▶ Aim 1:
Set down the listing from its first line up to and including the line that contains "0.11 meters", reproducing each line unchanged.

▶ Text block:
⁂
The US Stock Market: Raging Bull or Suspended Reality?
The popular view is rarely the profitable view.
Good morning and welcome back to triple-digit temperatures on the East Coast.
It's fitting, I suppose, given the scorching rally we've seen. In case you've been napping, the S&P (INDEXSP:.INX) has rallied 8% since the June 24 low, 25% since the November low, and a sweltering 153% since the March 2009 low.
The economy must be en fuego, eh? At risk of overheating? The country is fully employed and social mood is off the charts, yes?
Not so much.
I've had numerous meetings the last few weeks with thought-leaders stateside and abroad. One of my closest buddies runs a paper outfit that does the bulk of its business with China, and it's not a small company. He told me months ago that his flow dried up, almost to a standstill, and he's hearing crickets still. Ditto those who have feet on the street in construction, who tell me bids are trading below market.
If I had to sum up their collective take on the stock market, they're in a state of "suspended disbelief." They don't "get" why markets are at all-time highs while businesses, through various lenses, are in a snarl. They ask me why, to which I reply, "The markets are no longer free; there is an artificial bid, and meritocracy -- true, free-market meritocracy -- has been left for dead."
⁂
▶ Stored entries:

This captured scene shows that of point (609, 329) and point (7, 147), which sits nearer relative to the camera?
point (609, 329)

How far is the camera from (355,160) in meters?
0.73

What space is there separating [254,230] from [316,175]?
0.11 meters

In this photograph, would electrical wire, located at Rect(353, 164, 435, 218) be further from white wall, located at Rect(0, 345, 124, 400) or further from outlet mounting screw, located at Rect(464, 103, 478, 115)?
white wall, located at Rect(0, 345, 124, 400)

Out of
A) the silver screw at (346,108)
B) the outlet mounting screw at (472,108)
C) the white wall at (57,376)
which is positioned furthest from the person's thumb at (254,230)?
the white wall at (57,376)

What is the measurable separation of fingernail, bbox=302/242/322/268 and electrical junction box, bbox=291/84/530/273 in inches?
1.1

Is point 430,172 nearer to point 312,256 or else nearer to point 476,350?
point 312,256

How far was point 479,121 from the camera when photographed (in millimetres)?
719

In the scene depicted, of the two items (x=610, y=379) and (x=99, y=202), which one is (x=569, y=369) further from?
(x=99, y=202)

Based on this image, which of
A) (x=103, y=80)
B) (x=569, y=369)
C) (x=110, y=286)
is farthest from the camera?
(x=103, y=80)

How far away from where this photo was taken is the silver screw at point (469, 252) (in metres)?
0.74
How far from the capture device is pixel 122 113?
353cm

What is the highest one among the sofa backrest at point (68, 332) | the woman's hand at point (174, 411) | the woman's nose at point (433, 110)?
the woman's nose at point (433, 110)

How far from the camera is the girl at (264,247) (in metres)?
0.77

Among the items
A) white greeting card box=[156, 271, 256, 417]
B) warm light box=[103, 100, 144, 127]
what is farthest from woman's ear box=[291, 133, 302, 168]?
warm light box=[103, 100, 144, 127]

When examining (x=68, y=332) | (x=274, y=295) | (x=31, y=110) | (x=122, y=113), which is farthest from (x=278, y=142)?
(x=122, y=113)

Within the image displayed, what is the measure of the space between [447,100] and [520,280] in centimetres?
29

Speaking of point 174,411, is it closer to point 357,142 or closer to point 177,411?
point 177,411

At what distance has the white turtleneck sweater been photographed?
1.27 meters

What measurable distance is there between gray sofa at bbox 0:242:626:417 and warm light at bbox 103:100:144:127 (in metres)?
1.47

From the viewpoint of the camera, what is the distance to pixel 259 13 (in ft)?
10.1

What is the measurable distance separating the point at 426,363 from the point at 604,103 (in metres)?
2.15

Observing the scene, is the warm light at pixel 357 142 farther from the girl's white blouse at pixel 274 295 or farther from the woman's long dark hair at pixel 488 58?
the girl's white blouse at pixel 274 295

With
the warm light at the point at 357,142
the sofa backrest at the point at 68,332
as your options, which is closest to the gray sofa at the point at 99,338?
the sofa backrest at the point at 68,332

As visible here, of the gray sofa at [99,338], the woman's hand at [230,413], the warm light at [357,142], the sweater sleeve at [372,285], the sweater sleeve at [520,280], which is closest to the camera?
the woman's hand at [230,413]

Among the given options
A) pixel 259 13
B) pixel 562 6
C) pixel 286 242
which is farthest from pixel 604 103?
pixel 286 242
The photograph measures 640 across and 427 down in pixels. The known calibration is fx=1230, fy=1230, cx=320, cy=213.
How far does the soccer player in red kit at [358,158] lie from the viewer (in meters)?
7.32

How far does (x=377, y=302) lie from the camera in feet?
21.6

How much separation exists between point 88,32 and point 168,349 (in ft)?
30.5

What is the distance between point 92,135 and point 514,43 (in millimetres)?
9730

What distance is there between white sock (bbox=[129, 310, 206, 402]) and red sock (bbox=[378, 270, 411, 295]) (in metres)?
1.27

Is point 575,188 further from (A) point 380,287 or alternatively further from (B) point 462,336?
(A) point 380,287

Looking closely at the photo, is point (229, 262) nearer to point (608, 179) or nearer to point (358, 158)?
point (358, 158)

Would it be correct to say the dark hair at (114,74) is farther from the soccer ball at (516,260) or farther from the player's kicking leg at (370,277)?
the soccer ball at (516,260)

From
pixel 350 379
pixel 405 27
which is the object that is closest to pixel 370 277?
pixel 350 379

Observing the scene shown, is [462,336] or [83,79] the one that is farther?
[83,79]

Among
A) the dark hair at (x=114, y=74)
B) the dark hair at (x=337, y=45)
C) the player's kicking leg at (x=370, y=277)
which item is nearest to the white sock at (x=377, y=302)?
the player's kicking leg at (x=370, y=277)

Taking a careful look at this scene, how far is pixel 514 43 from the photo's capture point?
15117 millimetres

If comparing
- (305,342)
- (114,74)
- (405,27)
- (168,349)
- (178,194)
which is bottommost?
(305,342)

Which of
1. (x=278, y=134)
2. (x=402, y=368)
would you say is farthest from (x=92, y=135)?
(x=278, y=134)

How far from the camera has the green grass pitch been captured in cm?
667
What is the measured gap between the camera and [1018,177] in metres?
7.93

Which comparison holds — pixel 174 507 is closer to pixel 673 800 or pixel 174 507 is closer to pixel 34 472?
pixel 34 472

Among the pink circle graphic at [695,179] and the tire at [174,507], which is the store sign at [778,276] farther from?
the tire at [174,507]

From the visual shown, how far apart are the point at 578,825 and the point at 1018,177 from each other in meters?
⁂
▶ Aim 2:
In the stock market commentary, what reason is given for the "suspended disbelief" of the thought-leaders the author met? Answer in one to three sentences.

▶ Task result 1:
This captured scene shows that of point (609, 329) and point (7, 147), which sits nearer relative to the camera?
point (609, 329)

How far is the camera from (355,160) in meters?
0.73

What space is there separating [254,230] from [316,175]?
0.11 meters

▶ Task result 2:
They don't understand why markets are at all-time highs while businesses, through various lenses, are in a snarl. For example, a friend's paper company that does most of its business with China saw its flow dry up almost to a standstill, and construction contacts report bids trading below market.